◆ Provided data
- Opening Delimiter -

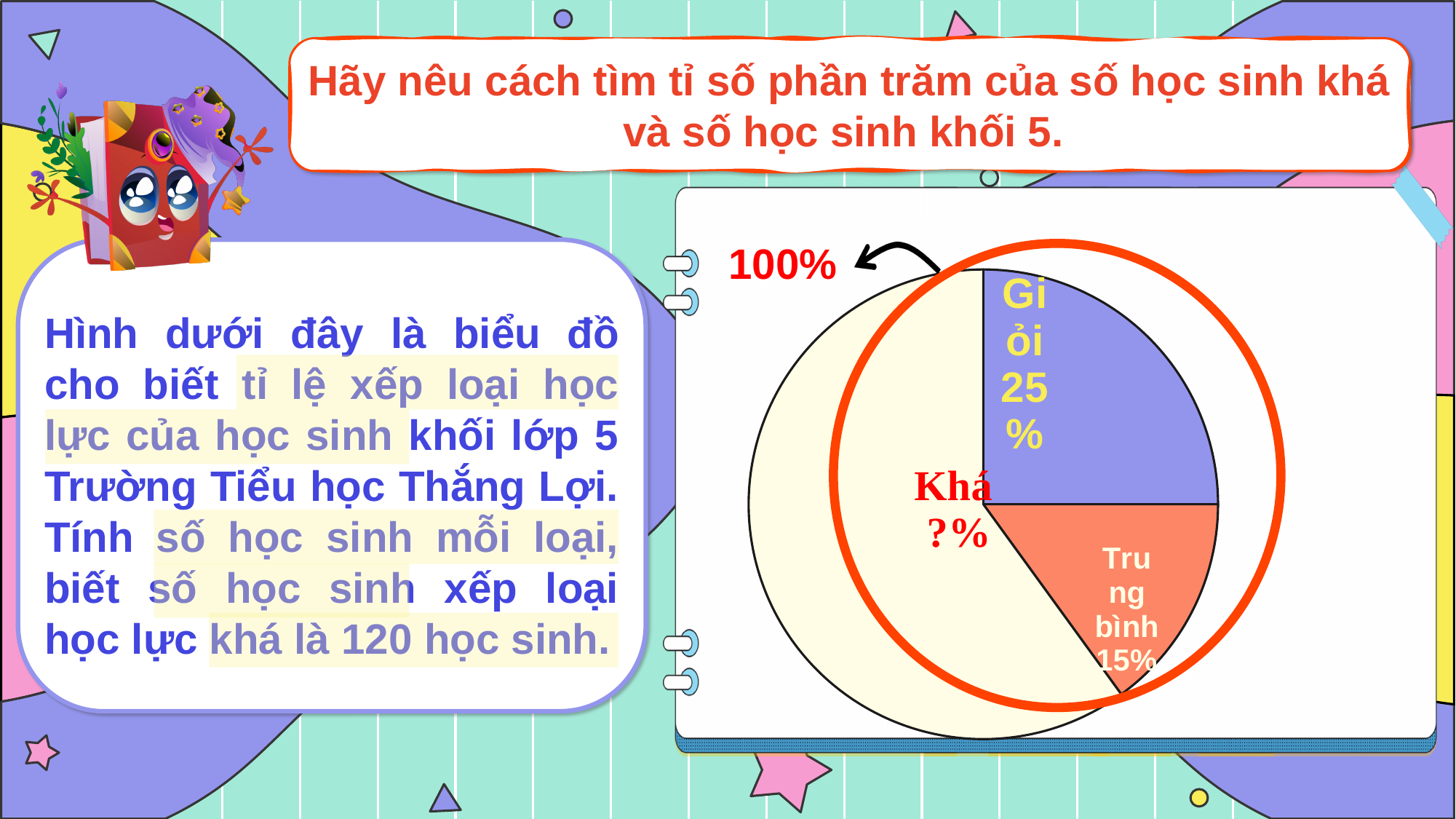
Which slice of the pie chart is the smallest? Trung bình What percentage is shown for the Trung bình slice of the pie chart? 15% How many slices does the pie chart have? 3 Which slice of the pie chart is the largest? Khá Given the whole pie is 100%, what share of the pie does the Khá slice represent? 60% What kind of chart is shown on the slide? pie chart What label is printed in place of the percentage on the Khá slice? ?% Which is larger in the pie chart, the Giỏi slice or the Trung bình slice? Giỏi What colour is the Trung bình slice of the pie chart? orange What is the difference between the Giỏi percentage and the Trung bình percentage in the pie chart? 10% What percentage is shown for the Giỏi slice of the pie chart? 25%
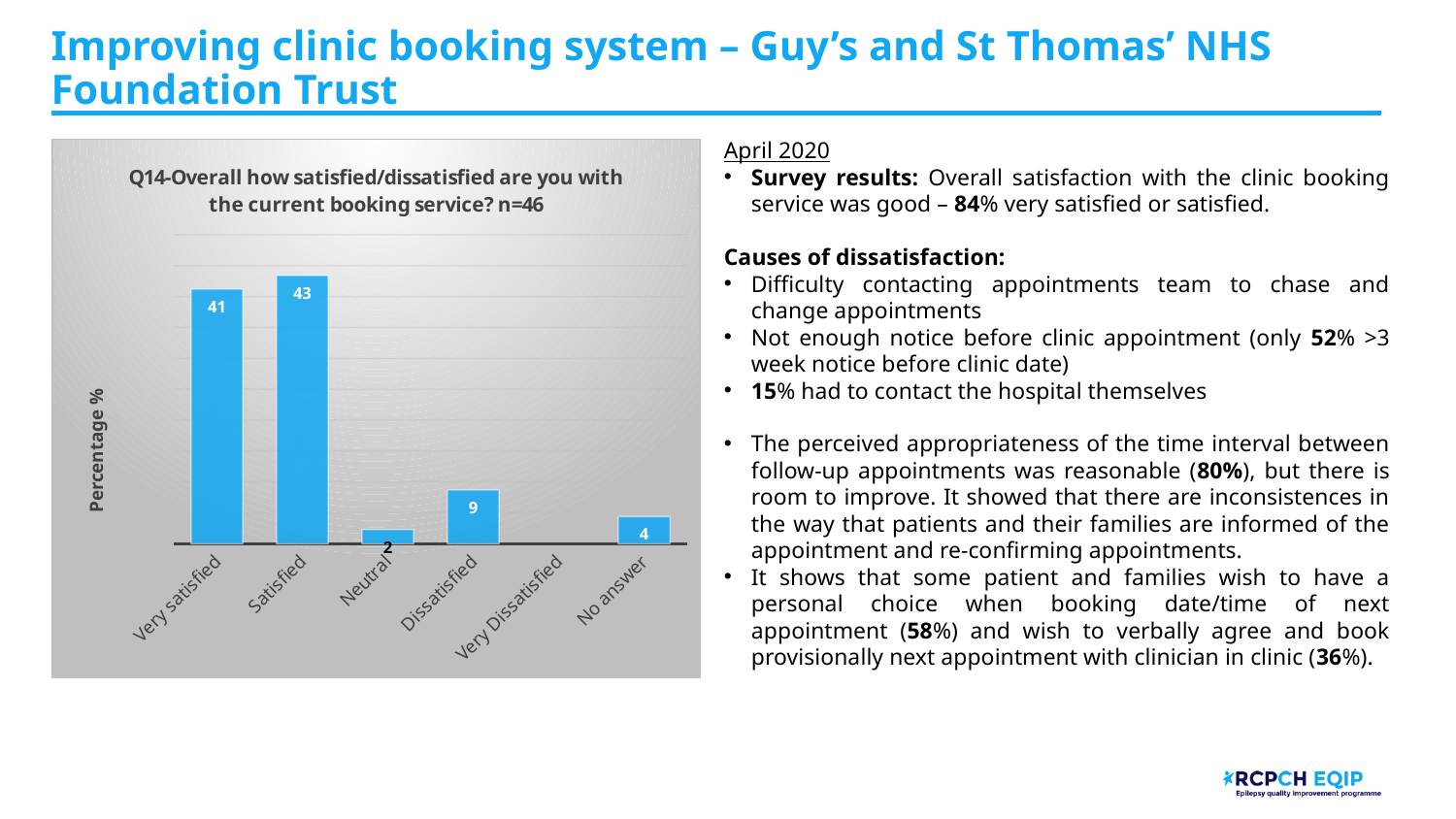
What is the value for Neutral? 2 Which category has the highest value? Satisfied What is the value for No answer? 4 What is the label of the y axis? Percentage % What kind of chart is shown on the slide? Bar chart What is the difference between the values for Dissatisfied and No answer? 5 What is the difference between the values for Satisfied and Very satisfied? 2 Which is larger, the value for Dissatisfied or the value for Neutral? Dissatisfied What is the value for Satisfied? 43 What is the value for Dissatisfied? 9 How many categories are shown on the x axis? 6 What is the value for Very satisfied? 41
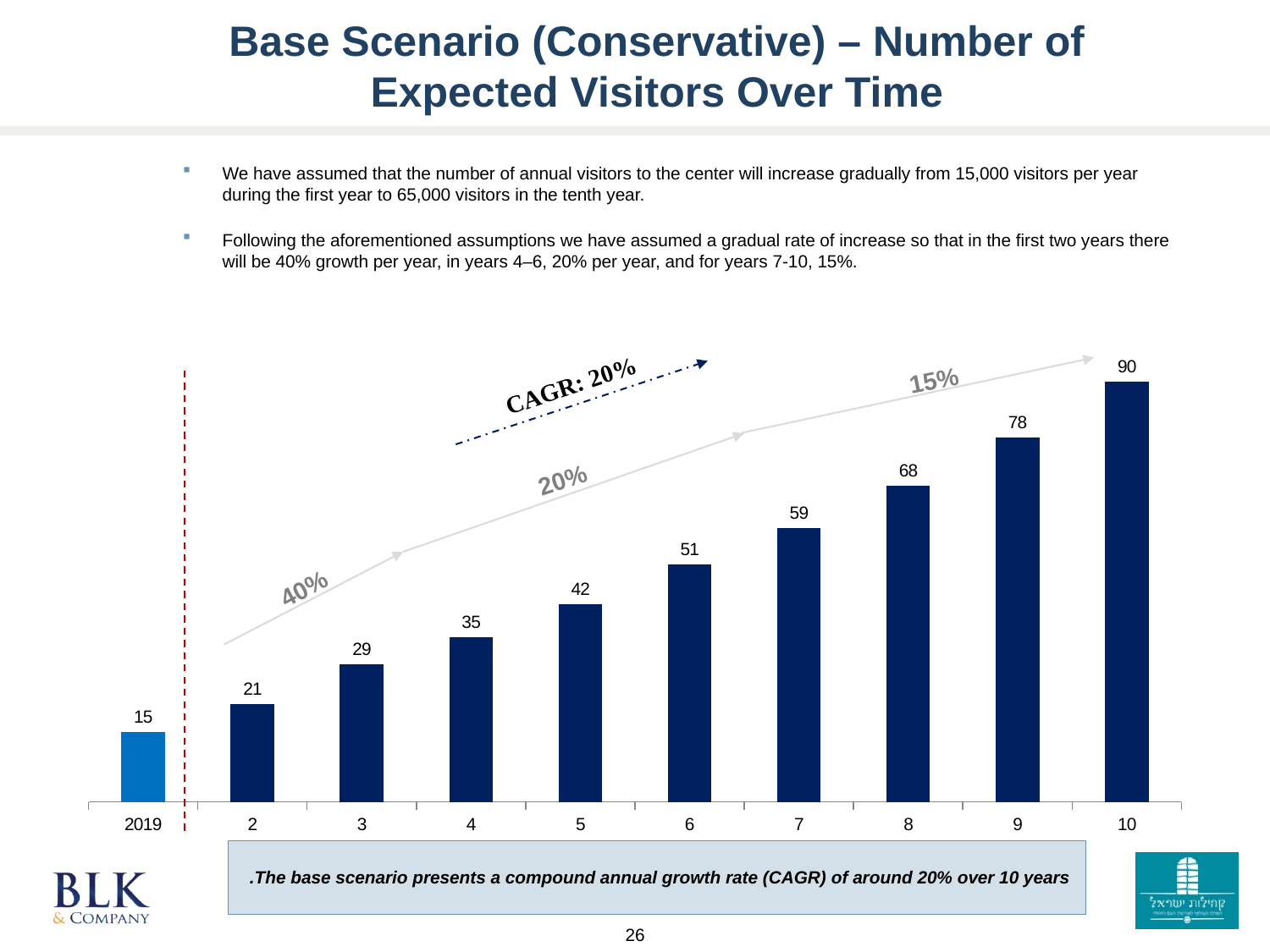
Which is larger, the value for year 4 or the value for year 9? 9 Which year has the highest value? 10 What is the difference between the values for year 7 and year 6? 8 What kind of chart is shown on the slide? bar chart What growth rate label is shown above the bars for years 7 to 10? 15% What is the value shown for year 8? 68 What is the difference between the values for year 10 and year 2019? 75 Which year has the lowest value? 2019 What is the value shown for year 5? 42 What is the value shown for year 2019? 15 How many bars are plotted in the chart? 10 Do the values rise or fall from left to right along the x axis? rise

- Closing Delimiter -
- Opening Delimiter -

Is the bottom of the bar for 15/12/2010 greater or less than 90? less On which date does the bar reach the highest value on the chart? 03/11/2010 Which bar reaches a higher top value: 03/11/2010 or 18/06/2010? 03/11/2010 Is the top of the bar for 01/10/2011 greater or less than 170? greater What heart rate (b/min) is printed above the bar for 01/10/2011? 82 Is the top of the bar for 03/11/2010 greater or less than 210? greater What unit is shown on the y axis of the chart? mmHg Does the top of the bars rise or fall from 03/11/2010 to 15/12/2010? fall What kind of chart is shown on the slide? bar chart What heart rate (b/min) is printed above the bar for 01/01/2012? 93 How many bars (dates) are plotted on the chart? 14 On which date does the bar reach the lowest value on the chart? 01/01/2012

- Closing Delimiter -
- Opening Delimiter -

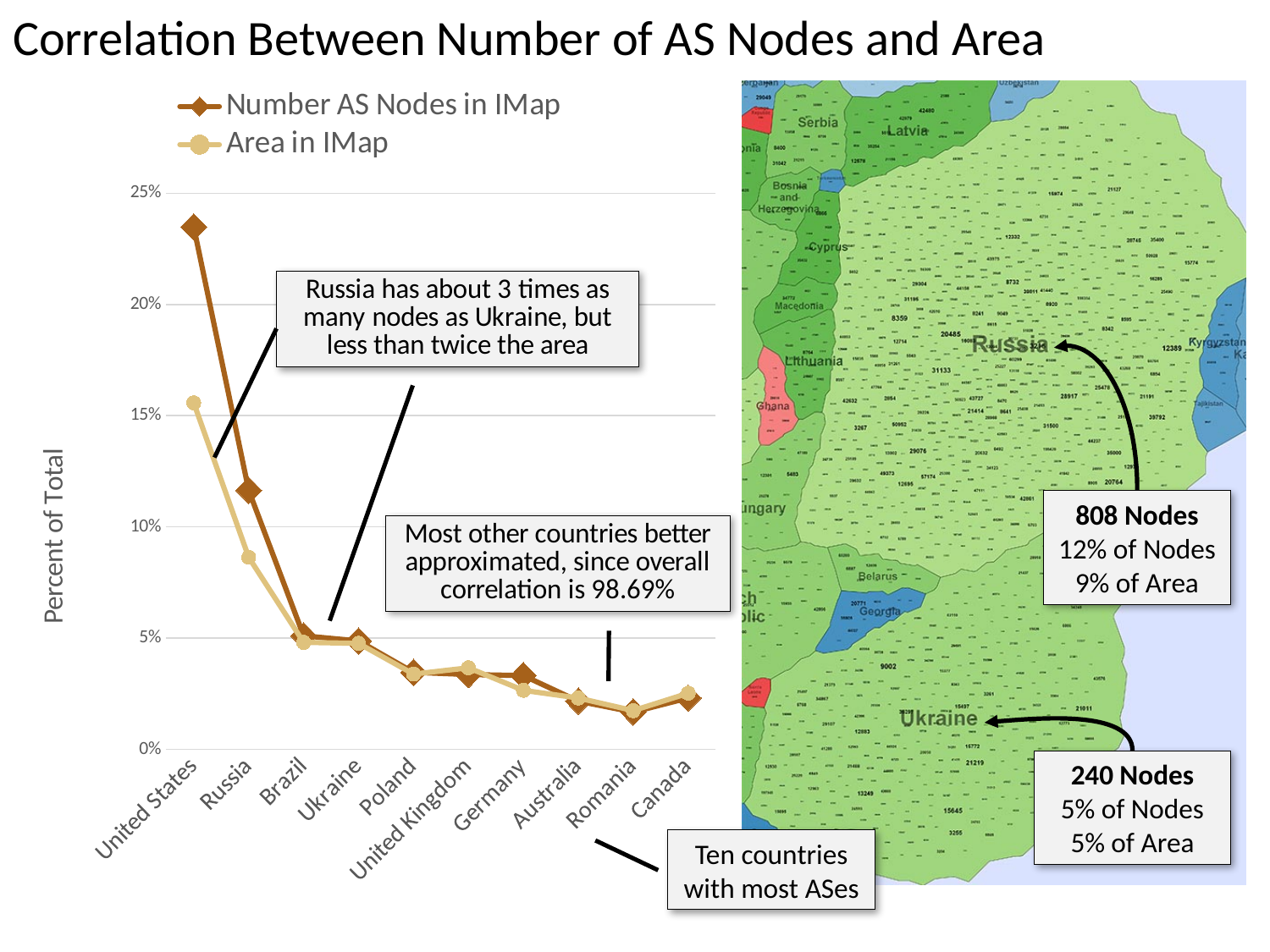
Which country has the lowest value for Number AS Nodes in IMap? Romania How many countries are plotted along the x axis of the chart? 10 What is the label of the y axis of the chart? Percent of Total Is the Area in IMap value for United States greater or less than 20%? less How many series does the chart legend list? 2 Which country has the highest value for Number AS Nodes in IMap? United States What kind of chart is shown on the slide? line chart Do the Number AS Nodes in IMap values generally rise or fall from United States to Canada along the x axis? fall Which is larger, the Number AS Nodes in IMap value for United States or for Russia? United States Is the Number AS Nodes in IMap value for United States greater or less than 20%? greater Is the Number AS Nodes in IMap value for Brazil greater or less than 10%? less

- Closing Delimiter -

◆ The task
Copy the listing from the line with "What is the value for Neutral?" up to and including the line with "Which is larger, the value for year", leaving the pictures out of your answer.

◆ Solution
What is the value for Neutral? 2 Which category has the highest value? Satisfied What is the value for No answer? 4 What is the label of the y axis? Percentage % What kind of chart is shown on the slide? Bar chart What is the difference between the values for Dissatisfied and No answer? 5 What is the difference between the values for Satisfied and Very satisfied? 2 Which is larger, the value for Dissatisfied or the value for Neutral? Dissatisfied What is the value for Satisfied? 43 What is the value for Dissatisfied? 9 How many categories are shown on the x axis? 6 What is the value for Very satisfied? 41
Which is larger, the value for year 4 or the value for year 9? 9 Which year has the highest value? 10 What is the difference between the values for year 7 and year 6? 8 What kind of chart is shown on the slide? bar chart What growth rate label is shown above the bars for years 7 to 10? 15% What is the value shown for year 8? 68 What is the difference between the values for year 10 and year 2019? 75 Which year has the lowest value? 2019 What is the value shown for year 5? 42 What is the value shown for year 2019? 15 How many bars are plotted in the chart? 10 Do the values rise or fall from left to right along the x axis? rise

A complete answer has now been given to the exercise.